RECORDS:

===

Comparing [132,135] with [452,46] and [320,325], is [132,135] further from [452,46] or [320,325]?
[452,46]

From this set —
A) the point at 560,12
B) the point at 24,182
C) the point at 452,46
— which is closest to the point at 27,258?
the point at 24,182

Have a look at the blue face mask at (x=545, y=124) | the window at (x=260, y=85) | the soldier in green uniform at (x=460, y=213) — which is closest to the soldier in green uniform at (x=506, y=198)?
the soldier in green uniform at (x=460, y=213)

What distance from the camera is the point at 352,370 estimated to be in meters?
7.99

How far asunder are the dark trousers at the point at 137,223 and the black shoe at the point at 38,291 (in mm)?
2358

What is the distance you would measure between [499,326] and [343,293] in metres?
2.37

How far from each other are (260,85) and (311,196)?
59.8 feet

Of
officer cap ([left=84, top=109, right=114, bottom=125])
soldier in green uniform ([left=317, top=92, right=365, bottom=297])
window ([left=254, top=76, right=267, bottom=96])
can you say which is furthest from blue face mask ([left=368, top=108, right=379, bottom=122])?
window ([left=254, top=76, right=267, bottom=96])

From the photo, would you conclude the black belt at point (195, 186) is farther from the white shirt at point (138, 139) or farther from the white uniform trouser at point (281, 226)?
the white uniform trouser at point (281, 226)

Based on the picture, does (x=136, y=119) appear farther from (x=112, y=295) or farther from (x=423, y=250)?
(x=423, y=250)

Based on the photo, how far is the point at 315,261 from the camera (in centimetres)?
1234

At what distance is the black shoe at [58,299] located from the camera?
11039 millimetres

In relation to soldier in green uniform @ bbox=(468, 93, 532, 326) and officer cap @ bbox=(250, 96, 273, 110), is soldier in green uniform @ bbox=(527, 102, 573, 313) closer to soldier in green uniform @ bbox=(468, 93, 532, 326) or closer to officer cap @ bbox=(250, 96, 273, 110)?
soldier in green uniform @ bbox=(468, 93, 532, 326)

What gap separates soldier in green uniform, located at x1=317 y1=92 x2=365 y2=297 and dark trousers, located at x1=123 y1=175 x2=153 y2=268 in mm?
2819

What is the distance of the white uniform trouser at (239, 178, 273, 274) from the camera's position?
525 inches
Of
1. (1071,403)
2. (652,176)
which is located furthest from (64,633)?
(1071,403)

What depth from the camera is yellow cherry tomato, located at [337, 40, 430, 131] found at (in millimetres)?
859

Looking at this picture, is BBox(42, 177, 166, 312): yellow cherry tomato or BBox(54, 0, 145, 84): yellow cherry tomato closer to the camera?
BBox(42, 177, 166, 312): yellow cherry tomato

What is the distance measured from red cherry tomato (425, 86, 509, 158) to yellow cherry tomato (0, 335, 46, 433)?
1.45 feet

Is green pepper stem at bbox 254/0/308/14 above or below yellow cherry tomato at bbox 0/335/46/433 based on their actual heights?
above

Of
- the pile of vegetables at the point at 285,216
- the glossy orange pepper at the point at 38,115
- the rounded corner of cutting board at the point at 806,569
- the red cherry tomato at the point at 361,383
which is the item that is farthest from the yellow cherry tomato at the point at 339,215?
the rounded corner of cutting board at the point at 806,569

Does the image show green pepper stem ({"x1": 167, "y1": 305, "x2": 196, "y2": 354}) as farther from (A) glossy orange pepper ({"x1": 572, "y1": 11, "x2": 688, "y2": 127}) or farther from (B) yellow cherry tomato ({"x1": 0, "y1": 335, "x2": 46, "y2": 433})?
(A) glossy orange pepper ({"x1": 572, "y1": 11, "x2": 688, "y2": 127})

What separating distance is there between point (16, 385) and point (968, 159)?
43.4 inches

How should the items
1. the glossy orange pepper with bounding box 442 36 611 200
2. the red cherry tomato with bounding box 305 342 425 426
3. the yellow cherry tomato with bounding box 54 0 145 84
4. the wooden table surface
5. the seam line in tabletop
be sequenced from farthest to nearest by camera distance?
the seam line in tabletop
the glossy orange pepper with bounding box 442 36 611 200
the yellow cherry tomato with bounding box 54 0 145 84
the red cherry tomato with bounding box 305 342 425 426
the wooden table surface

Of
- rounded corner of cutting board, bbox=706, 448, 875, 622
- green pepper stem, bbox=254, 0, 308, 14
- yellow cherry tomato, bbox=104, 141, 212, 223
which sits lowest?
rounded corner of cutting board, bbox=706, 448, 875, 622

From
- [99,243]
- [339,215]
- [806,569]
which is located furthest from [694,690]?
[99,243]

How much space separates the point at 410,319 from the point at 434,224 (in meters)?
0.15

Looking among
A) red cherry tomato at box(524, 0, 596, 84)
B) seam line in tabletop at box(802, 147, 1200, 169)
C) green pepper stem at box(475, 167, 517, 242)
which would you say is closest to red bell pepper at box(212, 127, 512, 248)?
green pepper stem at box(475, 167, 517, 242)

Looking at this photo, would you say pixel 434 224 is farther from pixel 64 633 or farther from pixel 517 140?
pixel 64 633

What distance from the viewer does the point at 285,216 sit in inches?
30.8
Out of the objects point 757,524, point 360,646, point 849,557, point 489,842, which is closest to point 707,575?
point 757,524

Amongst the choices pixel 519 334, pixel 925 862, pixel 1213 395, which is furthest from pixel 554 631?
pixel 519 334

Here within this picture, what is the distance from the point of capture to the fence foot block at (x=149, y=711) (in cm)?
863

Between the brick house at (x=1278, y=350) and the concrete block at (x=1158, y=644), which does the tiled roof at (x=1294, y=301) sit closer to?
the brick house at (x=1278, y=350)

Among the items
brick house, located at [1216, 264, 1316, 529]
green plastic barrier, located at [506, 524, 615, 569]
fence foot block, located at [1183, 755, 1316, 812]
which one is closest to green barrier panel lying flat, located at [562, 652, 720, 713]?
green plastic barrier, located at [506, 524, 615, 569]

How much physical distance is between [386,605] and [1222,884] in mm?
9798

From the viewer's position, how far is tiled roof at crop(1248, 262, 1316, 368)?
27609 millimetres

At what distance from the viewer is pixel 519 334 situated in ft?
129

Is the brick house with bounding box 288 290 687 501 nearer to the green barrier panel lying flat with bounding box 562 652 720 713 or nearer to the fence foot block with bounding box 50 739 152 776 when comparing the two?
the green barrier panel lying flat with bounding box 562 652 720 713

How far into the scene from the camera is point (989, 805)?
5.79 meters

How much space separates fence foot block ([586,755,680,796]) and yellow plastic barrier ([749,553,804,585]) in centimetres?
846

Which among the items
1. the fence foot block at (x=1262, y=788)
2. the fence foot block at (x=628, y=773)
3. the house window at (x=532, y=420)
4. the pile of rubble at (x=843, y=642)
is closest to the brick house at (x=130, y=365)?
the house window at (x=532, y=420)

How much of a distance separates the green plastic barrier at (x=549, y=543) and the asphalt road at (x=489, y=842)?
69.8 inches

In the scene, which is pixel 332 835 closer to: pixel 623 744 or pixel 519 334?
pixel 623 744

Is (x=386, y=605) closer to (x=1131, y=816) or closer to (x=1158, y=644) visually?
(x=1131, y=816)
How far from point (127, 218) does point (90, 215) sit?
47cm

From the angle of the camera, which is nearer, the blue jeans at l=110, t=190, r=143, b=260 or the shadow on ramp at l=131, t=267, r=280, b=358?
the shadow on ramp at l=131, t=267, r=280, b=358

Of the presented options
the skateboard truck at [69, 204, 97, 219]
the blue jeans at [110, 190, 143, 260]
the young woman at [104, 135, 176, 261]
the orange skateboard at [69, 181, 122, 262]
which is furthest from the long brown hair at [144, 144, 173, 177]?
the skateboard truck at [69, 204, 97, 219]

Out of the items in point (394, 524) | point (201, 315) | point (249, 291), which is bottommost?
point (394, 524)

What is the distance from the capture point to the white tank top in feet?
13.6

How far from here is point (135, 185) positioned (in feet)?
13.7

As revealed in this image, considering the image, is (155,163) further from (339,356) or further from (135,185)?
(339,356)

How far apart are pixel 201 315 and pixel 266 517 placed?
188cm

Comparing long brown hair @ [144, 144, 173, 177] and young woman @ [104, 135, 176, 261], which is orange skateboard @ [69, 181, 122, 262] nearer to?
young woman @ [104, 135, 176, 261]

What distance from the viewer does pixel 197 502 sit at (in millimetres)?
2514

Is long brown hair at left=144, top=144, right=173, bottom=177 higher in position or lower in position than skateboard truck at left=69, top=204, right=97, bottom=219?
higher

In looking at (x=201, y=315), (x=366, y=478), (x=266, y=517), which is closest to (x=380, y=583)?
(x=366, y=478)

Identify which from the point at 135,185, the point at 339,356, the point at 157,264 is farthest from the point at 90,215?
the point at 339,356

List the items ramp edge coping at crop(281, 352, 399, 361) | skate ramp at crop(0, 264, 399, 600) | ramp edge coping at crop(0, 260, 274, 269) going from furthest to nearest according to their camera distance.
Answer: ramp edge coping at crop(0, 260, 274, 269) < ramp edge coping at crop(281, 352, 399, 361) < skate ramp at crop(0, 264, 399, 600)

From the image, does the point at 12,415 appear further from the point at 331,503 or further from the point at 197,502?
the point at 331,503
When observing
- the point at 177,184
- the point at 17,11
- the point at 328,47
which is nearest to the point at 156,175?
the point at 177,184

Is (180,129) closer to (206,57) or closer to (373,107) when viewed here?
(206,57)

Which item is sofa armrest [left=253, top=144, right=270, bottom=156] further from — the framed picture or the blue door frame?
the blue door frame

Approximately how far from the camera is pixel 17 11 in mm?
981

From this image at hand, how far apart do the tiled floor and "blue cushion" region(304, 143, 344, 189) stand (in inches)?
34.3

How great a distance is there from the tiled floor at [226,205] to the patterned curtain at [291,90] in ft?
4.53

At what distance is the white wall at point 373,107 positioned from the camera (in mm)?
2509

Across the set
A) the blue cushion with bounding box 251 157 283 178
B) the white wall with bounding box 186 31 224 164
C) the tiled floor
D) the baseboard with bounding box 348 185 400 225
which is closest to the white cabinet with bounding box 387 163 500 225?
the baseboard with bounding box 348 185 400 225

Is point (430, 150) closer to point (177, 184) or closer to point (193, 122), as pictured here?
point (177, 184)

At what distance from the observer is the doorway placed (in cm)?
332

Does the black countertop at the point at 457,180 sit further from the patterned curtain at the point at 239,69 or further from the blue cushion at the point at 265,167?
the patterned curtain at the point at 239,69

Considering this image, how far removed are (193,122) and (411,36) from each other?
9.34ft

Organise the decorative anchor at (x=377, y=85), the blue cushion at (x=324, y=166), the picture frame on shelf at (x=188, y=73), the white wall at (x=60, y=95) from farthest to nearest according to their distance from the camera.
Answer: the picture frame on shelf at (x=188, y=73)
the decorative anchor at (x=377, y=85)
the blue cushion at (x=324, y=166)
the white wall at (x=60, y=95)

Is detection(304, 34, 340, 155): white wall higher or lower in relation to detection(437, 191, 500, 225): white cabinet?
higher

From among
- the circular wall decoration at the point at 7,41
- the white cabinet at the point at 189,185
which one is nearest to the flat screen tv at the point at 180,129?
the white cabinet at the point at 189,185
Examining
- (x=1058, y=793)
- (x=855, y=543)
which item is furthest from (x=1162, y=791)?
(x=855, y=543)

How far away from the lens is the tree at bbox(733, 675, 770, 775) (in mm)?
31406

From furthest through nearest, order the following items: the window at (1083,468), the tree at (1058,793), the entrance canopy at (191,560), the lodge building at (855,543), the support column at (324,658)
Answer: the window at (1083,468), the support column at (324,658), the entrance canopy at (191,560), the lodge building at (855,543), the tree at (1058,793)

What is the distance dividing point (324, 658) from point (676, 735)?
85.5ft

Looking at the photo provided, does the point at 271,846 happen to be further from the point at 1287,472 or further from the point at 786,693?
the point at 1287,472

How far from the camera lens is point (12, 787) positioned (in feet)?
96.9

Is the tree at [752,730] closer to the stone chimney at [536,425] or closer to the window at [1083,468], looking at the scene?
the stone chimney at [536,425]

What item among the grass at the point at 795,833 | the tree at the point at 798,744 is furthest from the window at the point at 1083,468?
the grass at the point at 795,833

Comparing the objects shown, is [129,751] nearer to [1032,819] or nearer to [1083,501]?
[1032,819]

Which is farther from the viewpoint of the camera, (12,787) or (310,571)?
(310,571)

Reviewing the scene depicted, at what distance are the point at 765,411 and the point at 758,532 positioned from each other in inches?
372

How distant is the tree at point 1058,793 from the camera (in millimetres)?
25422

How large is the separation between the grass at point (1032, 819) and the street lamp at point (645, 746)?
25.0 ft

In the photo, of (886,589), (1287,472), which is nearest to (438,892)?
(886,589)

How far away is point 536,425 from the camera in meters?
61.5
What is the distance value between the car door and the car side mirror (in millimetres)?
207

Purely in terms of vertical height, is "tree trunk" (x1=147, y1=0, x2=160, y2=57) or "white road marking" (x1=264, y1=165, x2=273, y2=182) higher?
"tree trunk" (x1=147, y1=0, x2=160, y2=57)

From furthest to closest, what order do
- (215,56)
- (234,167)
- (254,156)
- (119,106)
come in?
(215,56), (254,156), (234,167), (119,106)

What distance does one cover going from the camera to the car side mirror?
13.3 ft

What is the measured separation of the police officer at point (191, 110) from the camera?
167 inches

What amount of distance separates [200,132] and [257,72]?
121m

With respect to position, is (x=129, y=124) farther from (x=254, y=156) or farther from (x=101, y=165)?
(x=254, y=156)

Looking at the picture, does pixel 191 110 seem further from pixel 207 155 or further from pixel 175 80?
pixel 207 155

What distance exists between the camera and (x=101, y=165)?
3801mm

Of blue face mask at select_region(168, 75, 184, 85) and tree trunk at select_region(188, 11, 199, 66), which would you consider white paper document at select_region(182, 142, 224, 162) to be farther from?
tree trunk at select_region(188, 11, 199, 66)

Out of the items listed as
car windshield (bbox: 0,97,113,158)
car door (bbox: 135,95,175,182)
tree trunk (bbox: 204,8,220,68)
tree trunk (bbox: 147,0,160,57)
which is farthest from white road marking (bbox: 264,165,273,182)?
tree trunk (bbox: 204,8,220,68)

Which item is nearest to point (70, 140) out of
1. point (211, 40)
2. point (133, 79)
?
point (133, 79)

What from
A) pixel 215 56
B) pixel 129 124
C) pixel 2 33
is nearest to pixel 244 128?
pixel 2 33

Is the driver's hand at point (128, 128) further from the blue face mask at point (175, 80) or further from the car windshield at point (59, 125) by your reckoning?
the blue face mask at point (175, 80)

===

Repeat exactly the lines from the line containing "What distance exists" through the last line of the records above, including both, and nothing else.

EXERCISE SOLUTION:
What distance exists between the camera and (x=101, y=165)?
3801mm

Of blue face mask at select_region(168, 75, 184, 85) and tree trunk at select_region(188, 11, 199, 66), which would you consider white paper document at select_region(182, 142, 224, 162) to be farther from?
tree trunk at select_region(188, 11, 199, 66)

Out of the items listed as
car windshield (bbox: 0,97,113,158)
car door (bbox: 135,95,175,182)
tree trunk (bbox: 204,8,220,68)
tree trunk (bbox: 147,0,160,57)
which is farthest from white road marking (bbox: 264,165,273,182)?
tree trunk (bbox: 204,8,220,68)

Which item is nearest to point (70, 140) out of
1. point (211, 40)
2. point (133, 79)
?
point (133, 79)

What from
A) pixel 215 56
B) pixel 129 124
C) pixel 2 33
is nearest to pixel 244 128?
pixel 2 33

Is the driver's hand at point (128, 128) further from the blue face mask at point (175, 80) or further from the car windshield at point (59, 125) by your reckoning?
the blue face mask at point (175, 80)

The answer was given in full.